■ **Tasks to perform**:
A. In the passage on Carville's critique of the Democratic Party, whose presidential bid has Carville endorsed?
B. Retype the passage on Carville's critique of the Democratic Party, beginning at the words "At the heart" and stopping after "of the country.".

■ **Selected text**:
--

"We got to decide what we want to be," the longtime Democratic strategist and mastermind of Bill Clinton's 1992 victory told MSNBC earlier this week. "Do we want to be an ideological cult or do we want to have a majoritarian instinct to be a majority party?"
At the heart of Carville's critique is the party's embrace of, in his words, extreme liberal positions like "people voting from jail cells. ... We're talking about not having a border." (In the Democratic debates, several presidential candidates expressed support for decriminalizing illegal immigration. And at a CNN town hall in the spring of 2019, Sen. Bernie Sanders suggested he might back allowing jailed criminals to vote.)
More broadly, Carville believes his party has gone off the liberal deep end -- supporting policies on immigration and health care (among other things) that simply lack the support of a majority of the country.
That criticism is aimed directly at the likes of Sanders, a Vermont independent who, heading into next week's New Hampshire primary, is one of the favorites to be the Democratic nominee.
"Bernie Sanders isn't a Democrat," Carville, who has endorsed the long-shot presidential bid of Colorado's Sen. Michael Bennet, told Vox in an interview that ran Friday. "He's never been a Democrat. He's an ideologue."

--

■ **Provided material**:
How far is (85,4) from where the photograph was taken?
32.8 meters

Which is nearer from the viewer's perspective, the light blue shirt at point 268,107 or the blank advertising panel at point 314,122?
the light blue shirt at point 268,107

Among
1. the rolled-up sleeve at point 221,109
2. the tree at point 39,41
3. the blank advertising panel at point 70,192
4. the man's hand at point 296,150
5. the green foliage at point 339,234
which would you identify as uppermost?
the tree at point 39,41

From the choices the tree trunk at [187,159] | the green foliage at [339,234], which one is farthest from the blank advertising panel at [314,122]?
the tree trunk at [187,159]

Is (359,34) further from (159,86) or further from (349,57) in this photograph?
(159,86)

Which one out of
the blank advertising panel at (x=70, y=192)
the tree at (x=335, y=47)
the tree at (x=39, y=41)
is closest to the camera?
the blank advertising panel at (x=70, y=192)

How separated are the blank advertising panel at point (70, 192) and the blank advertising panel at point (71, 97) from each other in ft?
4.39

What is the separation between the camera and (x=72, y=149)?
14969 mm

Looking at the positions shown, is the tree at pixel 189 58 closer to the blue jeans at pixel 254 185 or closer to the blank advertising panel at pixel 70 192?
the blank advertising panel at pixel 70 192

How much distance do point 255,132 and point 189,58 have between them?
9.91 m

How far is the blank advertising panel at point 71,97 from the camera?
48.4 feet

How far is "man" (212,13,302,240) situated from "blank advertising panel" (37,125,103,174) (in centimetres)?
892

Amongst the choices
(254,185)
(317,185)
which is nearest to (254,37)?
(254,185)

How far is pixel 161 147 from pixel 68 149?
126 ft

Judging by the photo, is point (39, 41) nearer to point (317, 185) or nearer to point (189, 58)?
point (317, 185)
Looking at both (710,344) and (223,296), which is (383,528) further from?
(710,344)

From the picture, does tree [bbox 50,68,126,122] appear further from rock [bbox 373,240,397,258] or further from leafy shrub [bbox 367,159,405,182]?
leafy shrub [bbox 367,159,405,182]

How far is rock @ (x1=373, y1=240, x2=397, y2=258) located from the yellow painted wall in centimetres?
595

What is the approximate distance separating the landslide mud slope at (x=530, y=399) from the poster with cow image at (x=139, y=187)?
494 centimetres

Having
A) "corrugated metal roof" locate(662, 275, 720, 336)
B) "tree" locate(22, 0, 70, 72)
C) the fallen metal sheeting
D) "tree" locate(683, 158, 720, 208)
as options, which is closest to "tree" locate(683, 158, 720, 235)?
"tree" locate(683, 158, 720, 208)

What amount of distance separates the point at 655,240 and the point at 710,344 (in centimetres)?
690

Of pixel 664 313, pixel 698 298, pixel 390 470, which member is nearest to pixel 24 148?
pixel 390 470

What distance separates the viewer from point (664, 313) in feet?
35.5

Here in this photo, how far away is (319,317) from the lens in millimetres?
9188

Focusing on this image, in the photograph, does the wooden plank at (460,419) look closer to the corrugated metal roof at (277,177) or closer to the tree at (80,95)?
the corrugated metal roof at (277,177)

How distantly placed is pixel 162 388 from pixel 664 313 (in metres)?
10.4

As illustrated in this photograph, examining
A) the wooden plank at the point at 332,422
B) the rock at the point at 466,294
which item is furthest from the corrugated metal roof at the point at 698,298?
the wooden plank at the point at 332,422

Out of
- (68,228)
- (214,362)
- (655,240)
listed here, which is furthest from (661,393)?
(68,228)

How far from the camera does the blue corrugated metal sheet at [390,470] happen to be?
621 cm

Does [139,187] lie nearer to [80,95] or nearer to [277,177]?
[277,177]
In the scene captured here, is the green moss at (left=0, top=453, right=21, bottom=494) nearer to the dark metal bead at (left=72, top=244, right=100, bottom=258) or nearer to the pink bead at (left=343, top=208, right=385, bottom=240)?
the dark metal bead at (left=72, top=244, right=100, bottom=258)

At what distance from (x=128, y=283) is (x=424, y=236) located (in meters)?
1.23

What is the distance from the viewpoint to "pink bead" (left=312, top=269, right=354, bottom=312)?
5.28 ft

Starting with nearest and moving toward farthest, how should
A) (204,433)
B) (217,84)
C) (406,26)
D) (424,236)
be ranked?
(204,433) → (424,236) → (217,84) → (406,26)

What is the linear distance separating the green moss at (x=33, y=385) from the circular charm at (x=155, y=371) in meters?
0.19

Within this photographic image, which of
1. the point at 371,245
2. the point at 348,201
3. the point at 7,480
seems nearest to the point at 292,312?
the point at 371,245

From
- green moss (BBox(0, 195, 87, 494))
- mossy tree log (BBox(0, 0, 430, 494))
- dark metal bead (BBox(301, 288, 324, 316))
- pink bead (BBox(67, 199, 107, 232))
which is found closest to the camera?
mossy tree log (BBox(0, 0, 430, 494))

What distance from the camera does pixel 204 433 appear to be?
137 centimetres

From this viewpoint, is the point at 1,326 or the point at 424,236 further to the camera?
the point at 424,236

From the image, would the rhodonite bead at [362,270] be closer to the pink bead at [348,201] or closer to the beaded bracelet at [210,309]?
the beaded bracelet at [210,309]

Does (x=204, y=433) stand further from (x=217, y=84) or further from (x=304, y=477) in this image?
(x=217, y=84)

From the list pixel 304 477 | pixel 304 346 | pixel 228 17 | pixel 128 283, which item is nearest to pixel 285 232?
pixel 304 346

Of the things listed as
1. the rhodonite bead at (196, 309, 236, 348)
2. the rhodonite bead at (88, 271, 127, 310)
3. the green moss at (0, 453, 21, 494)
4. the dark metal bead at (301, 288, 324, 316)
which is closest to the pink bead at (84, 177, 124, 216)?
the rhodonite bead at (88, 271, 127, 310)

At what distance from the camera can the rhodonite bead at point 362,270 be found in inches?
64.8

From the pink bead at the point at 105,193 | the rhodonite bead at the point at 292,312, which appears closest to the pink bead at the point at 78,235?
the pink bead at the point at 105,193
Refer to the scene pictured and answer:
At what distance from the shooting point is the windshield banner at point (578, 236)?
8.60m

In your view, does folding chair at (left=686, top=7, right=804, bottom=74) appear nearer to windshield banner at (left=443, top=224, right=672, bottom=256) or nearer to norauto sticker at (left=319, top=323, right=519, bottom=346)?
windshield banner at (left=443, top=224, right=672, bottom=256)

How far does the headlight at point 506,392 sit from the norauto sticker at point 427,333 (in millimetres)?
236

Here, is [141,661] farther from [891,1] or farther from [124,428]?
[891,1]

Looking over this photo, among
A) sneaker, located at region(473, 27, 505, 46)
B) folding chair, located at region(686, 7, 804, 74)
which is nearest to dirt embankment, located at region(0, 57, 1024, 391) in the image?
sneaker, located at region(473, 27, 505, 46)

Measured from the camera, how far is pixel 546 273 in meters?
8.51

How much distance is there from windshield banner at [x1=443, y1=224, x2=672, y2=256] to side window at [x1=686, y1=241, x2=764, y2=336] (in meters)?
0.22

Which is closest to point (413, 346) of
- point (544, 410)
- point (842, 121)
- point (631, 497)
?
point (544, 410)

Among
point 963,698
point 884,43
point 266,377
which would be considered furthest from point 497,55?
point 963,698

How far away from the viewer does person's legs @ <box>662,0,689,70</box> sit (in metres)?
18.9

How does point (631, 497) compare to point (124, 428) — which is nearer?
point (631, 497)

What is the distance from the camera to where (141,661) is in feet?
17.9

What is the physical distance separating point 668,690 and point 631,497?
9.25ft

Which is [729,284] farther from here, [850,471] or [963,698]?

--

■ **Answer list**:
A. Colorado's Sen. Michael Bennet

B.
At the heart of Carville's critique is the party's embrace of, in his words, extreme liberal positions like "people voting from jail cells. ... We're talking about not having a border." (In the Democratic debates, several presidential candidates expressed support for decriminalizing illegal immigration. And at a CNN town hall in the spring of 2019, Sen. Bernie Sanders suggested he might back allowing jailed criminals to vote.)
More broadly, Carville believes his party has gone off the liberal deep end -- supporting policies on immigration and health care (among other things) that simply lack the support of a majority of the country.